** start **

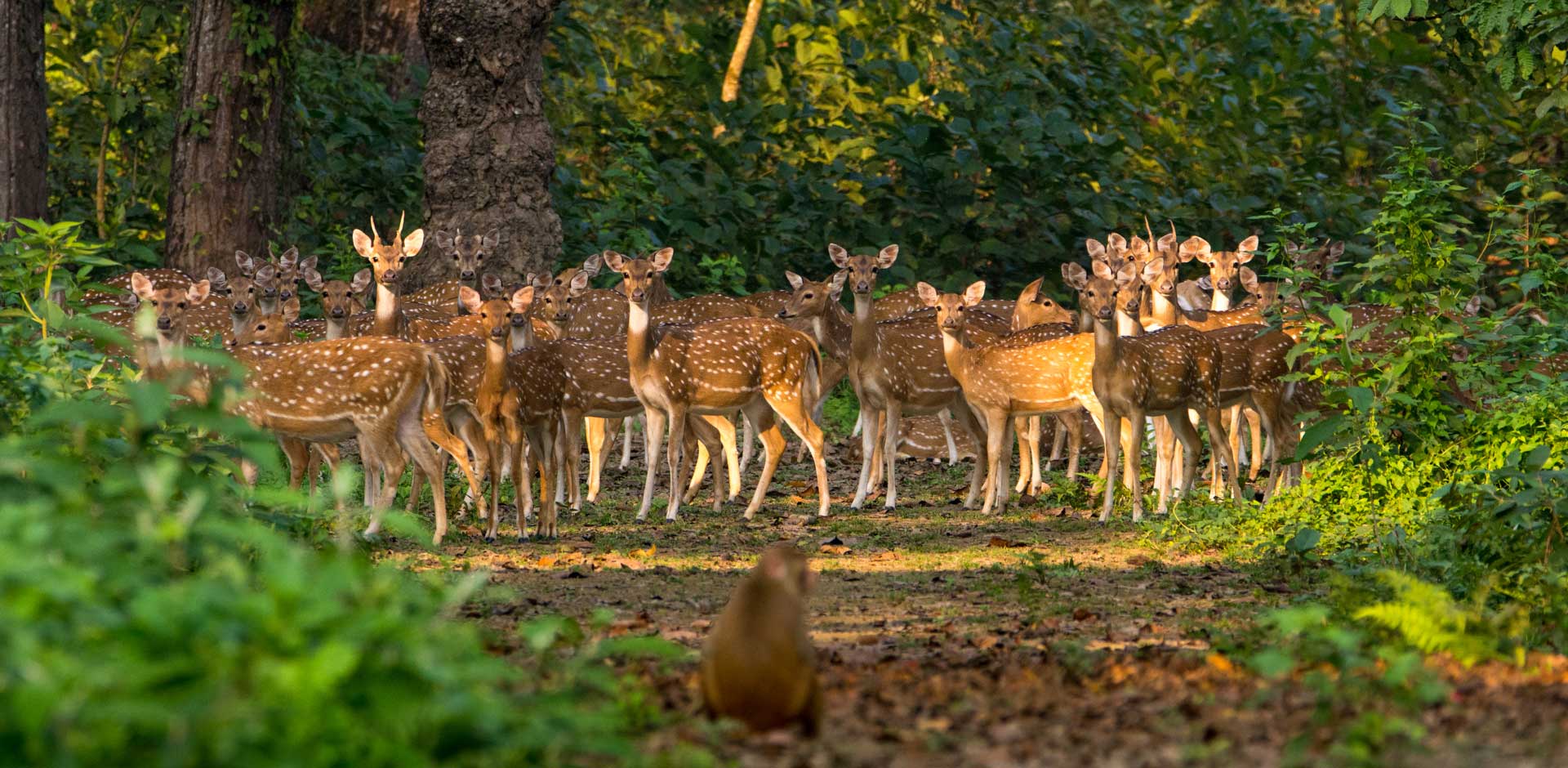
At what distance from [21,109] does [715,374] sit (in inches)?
239

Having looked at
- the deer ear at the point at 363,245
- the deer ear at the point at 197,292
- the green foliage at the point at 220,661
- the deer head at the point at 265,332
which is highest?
the deer ear at the point at 363,245

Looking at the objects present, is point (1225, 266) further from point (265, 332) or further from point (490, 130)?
point (265, 332)

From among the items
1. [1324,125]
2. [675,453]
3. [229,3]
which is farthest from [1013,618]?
[1324,125]

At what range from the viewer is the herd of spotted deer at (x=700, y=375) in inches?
443

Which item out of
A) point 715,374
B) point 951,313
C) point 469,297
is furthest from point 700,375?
point 951,313

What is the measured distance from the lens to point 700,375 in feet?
42.1

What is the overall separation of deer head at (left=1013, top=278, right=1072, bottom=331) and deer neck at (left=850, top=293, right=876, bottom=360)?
2.57 m

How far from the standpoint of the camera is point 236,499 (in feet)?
23.5

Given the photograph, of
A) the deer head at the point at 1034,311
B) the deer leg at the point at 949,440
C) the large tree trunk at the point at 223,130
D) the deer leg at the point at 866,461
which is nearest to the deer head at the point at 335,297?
the large tree trunk at the point at 223,130

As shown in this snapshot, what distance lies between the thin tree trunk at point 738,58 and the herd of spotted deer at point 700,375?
25.9 feet

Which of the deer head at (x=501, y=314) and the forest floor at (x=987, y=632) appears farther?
the deer head at (x=501, y=314)

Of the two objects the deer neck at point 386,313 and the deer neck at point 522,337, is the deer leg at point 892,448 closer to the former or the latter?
the deer neck at point 522,337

** end **

Quote the material word for word, from the line containing "Which item out of" through the end of the material.

> [EXERCISE RESULT]:
Which item out of
A) point 715,374
B) point 951,313
C) point 469,297
is furthest from point 700,375?
point 951,313

What is the measured distance from the lens to point 700,375 in feet?
42.1

What is the overall separation of deer head at (left=1013, top=278, right=1072, bottom=331) and deer neck at (left=850, top=293, right=876, bottom=360)?
2.57 m

How far from the standpoint of the camera is point 236,499 (in feet)?
23.5

Given the photograph, of
A) the deer head at the point at 1034,311
B) the deer leg at the point at 949,440
C) the large tree trunk at the point at 223,130
D) the deer leg at the point at 866,461
which is nearest to the deer head at the point at 335,297?
the large tree trunk at the point at 223,130

As shown in this snapshot, what distance lies between the thin tree trunk at point 738,58 and the herd of spotted deer at point 700,375?
25.9 feet

Which of the deer head at (x=501, y=314) and the forest floor at (x=987, y=632) appears farther?
the deer head at (x=501, y=314)

Of the two objects the deer neck at point 386,313 and the deer neck at point 522,337, is the deer leg at point 892,448 closer to the former or the latter?
the deer neck at point 522,337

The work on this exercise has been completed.